BEGIN Supplied entries

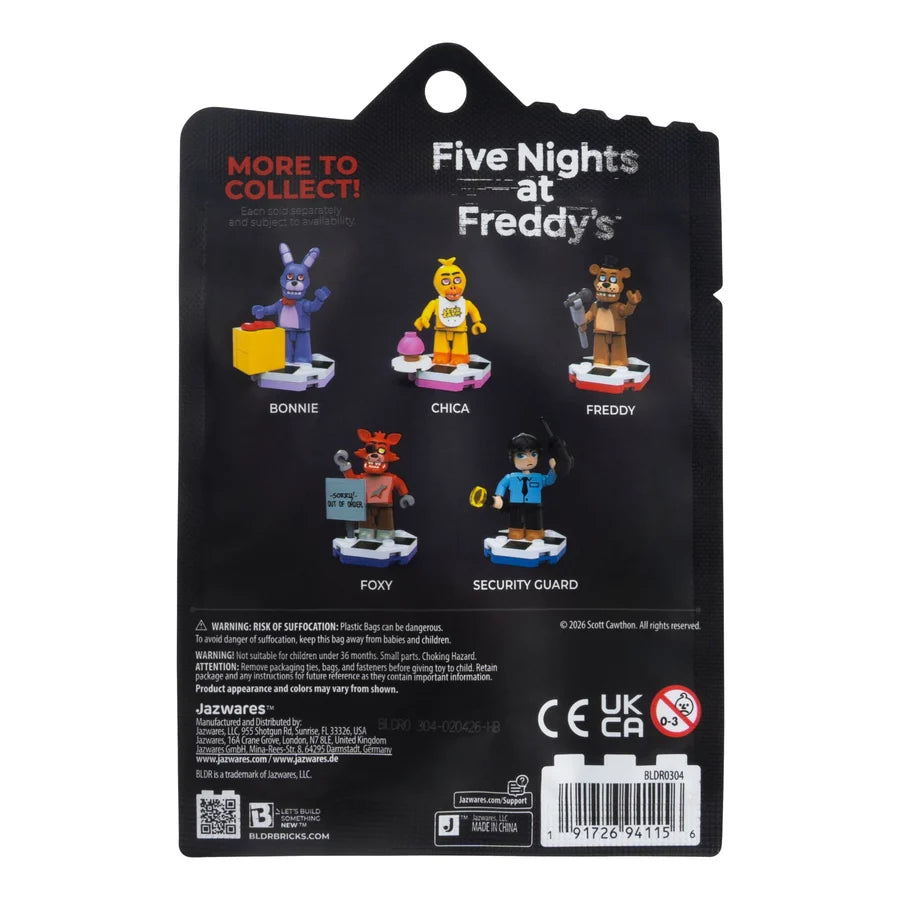 Five Nights at Freddys BLDR Mystery Minifigure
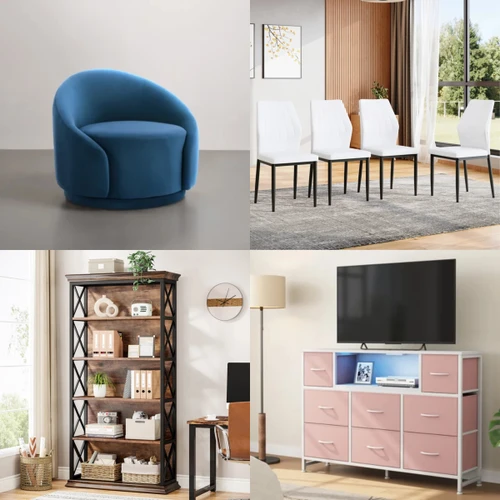 14 units of Home Furniture - MSRP $3,298 - Returns (Lot # 1023616)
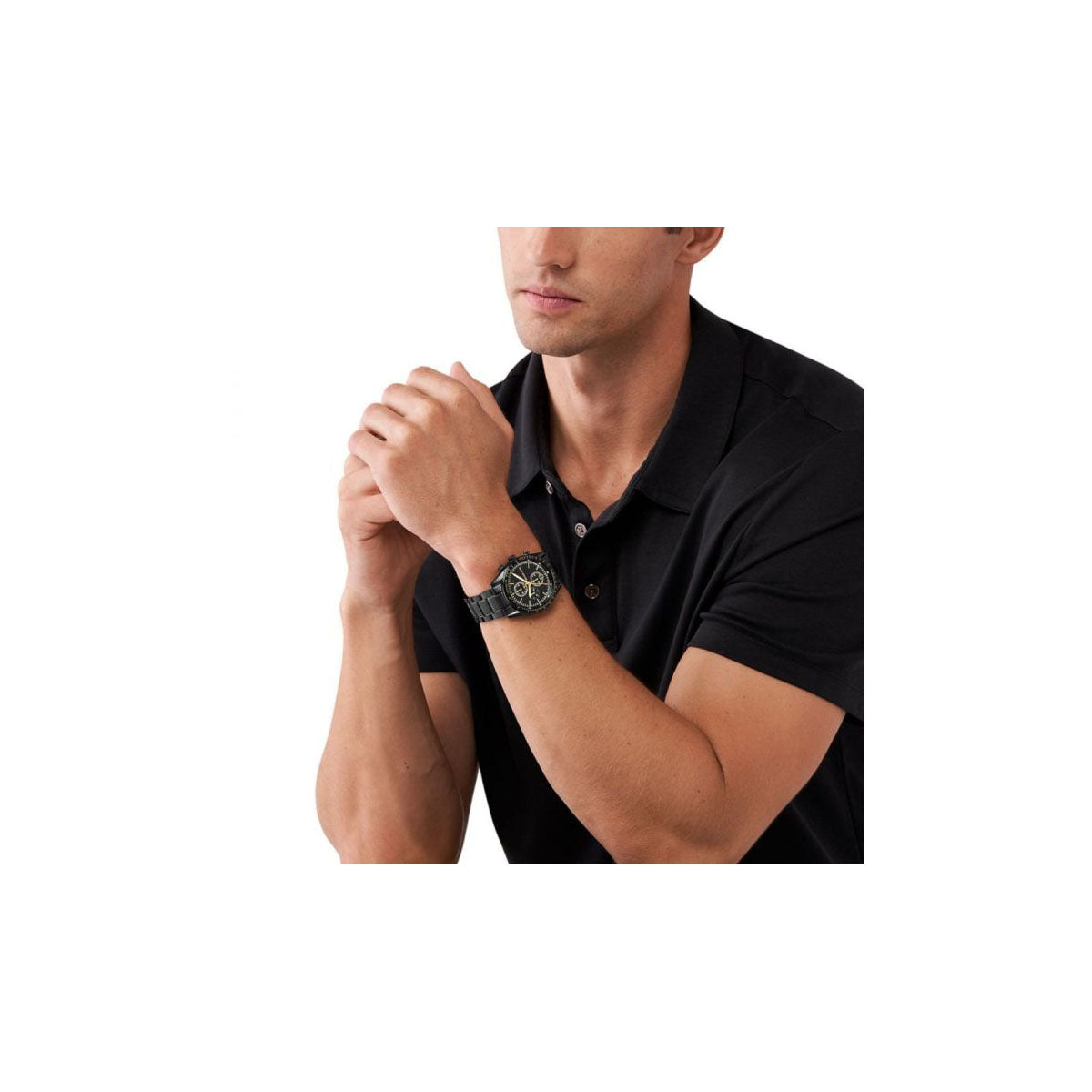 Michael Kors MK9113 Men’s Watch 42 Mm Black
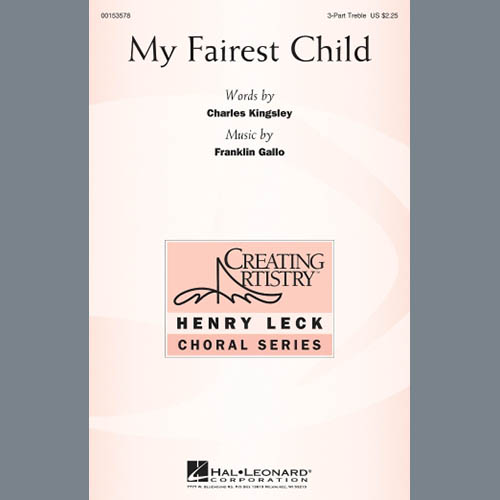 cover: My Fairest Child, Franklin Gallo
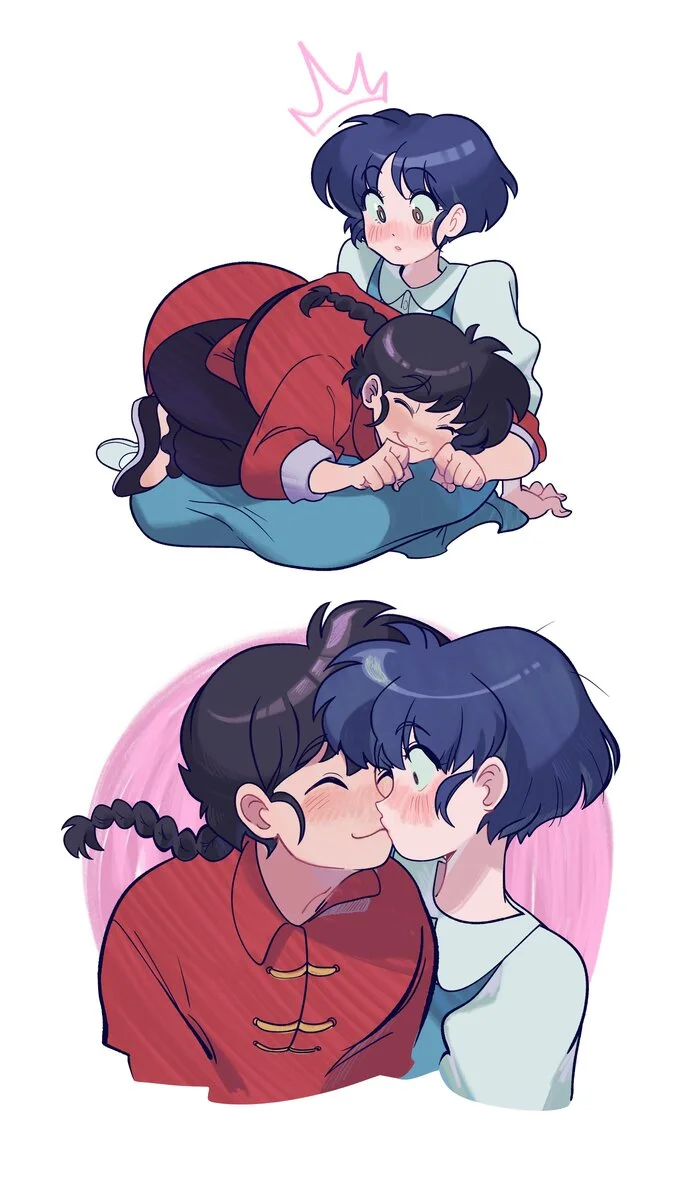 Мурлык - Арт, Аниме, Ranma, Anime Art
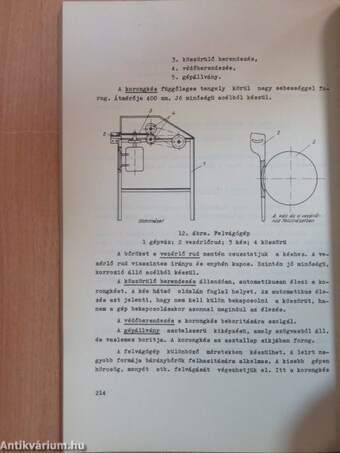 Szőrmekikészítőipari gyártásismeret és géptan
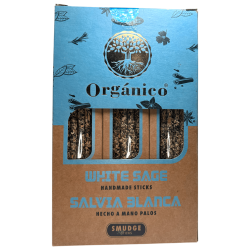 Caja Incienso Orgánico Salvia Blanca ULLAS - 12...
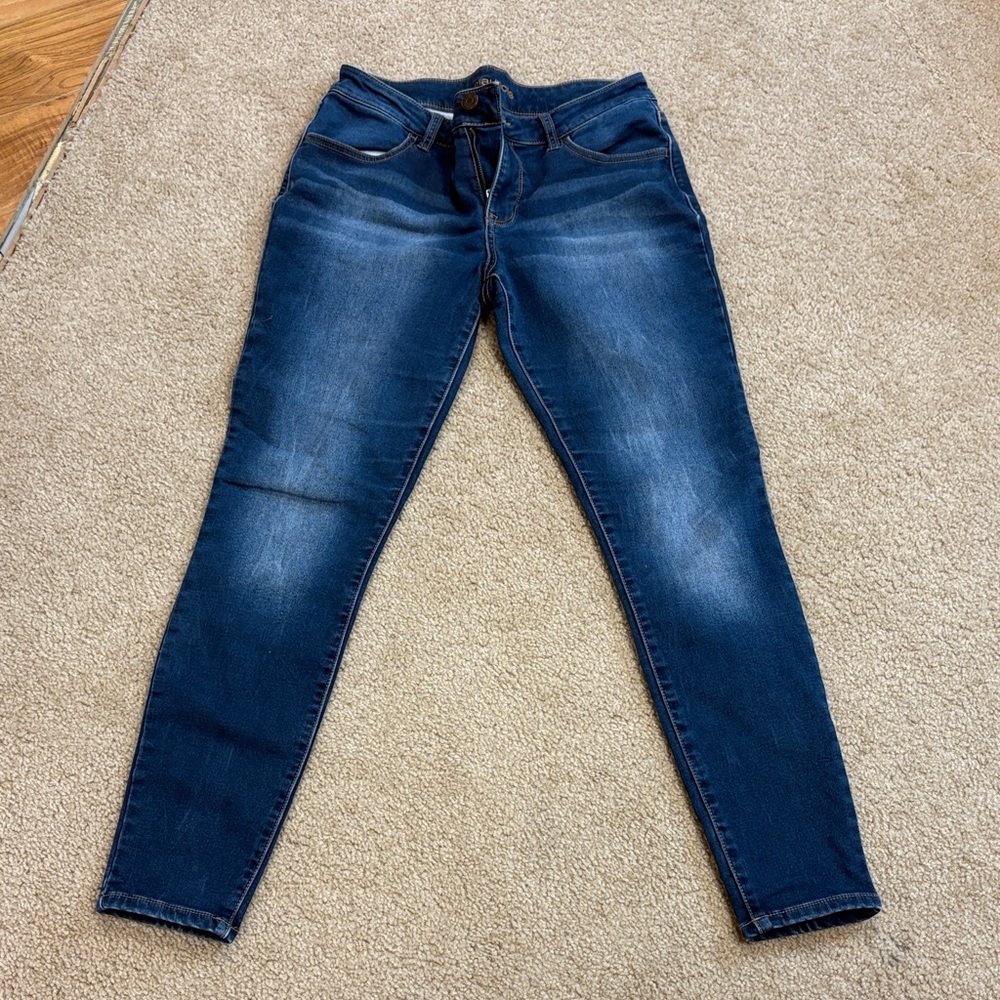 Maurices Indigo Skinny Jeans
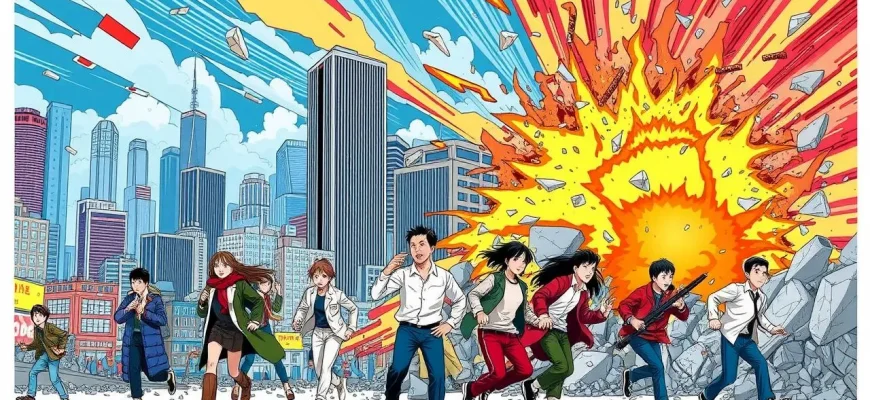 都市を壊滅させる地震映画特集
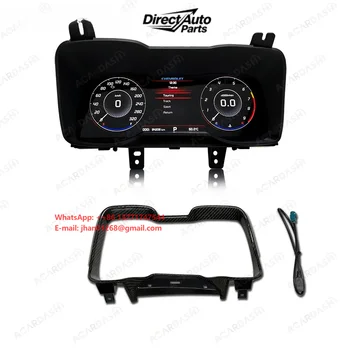 ACARDASH - Panel de Instrumentos Digital, Velocímetro Digital, Tablero Digital, Conexión Plug and Play con Pantalla Head-Up para Chevrolet Camaro de 5ª Generación 1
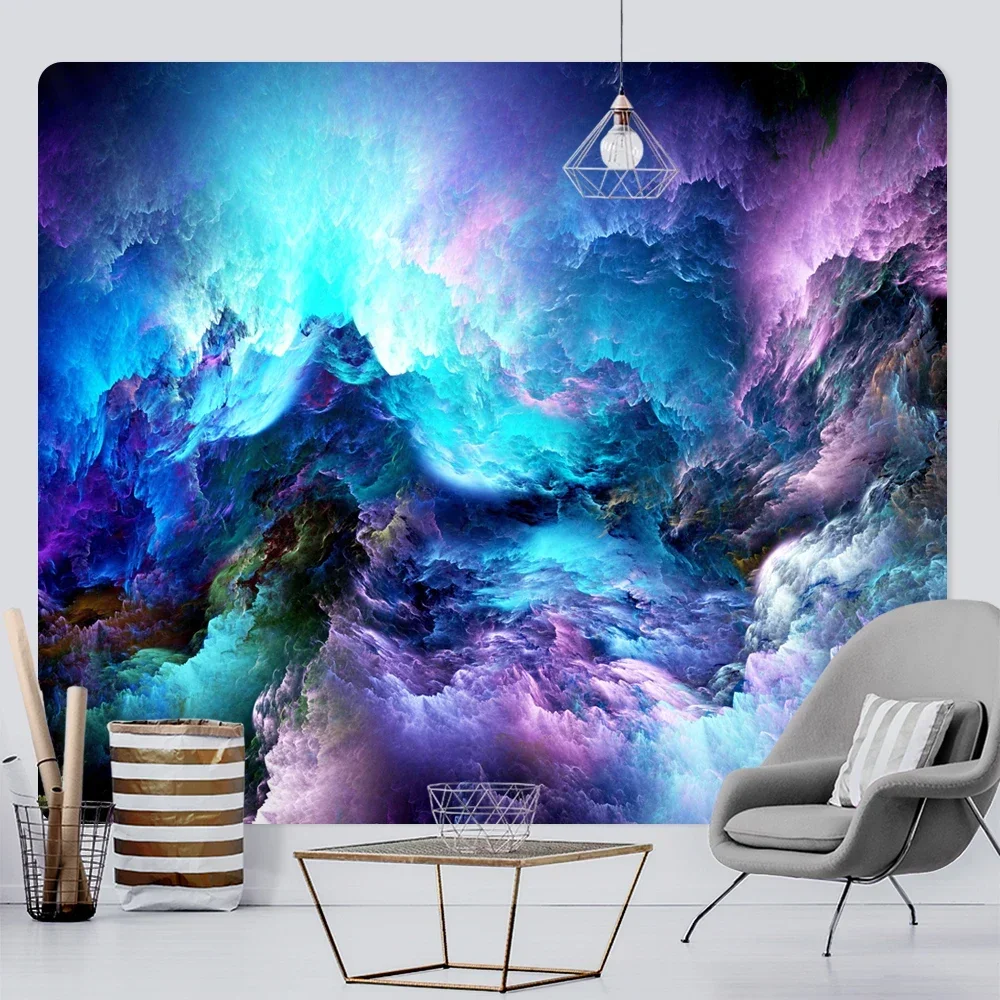 7 color cloud home decoration art tapestry bohemian decoration yoga mat hippie travel mattress large size background wall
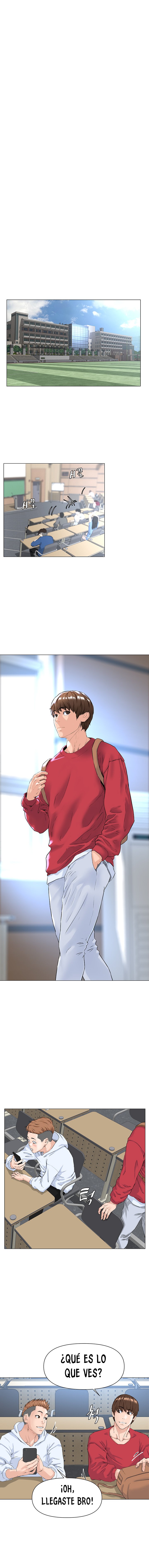 La celebridad de la puerta de al lado Capítulo 1 - Página 11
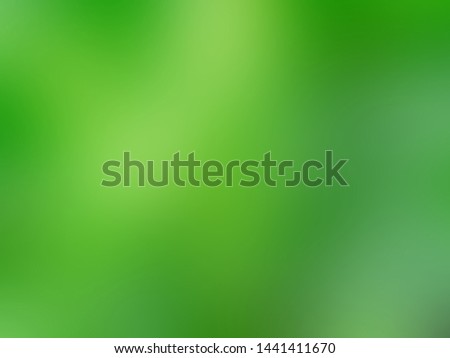 Green abstract blur beautiful background and wallpaper.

END Supplied entries

Rename "decoration" to "decor" throughout the material above and write out every line again with nothing else changed. Leave the pictures out of your answer.

 Five Nights at Freddys BLDR Mystery Minifigure
 14 units of Home Furniture - MSRP $3,298 - Returns (Lot # 1023616)
 Michael Kors MK9113 Men’s Watch 42 Mm Black
 cover: My Fairest Child, Franklin Gallo
 Мурлык - Арт, Аниме, Ranma, Anime Art
 Szőrmekikészítőipari gyártásismeret és géptan
 Caja Incienso Orgánico Salvia Blanca ULLAS - 12...
 Maurices Indigo Skinny Jeans
 都市を壊滅させる地震映画特集
 ACARDASH - Panel de Instrumentos Digital, Velocímetro Digital, Tablero Digital, Conexión Plug and Play con Pantalla Head-Up para Chevrolet Camaro de 5ª Generación 1
 7 color cloud home decor art tapestry bohemian decor yoga mat hippie travel mattress large size background wall
 La celebridad de la puerta de al lado Capítulo 1 - Página 11
 Green abstract blur beautiful background and wallpaper.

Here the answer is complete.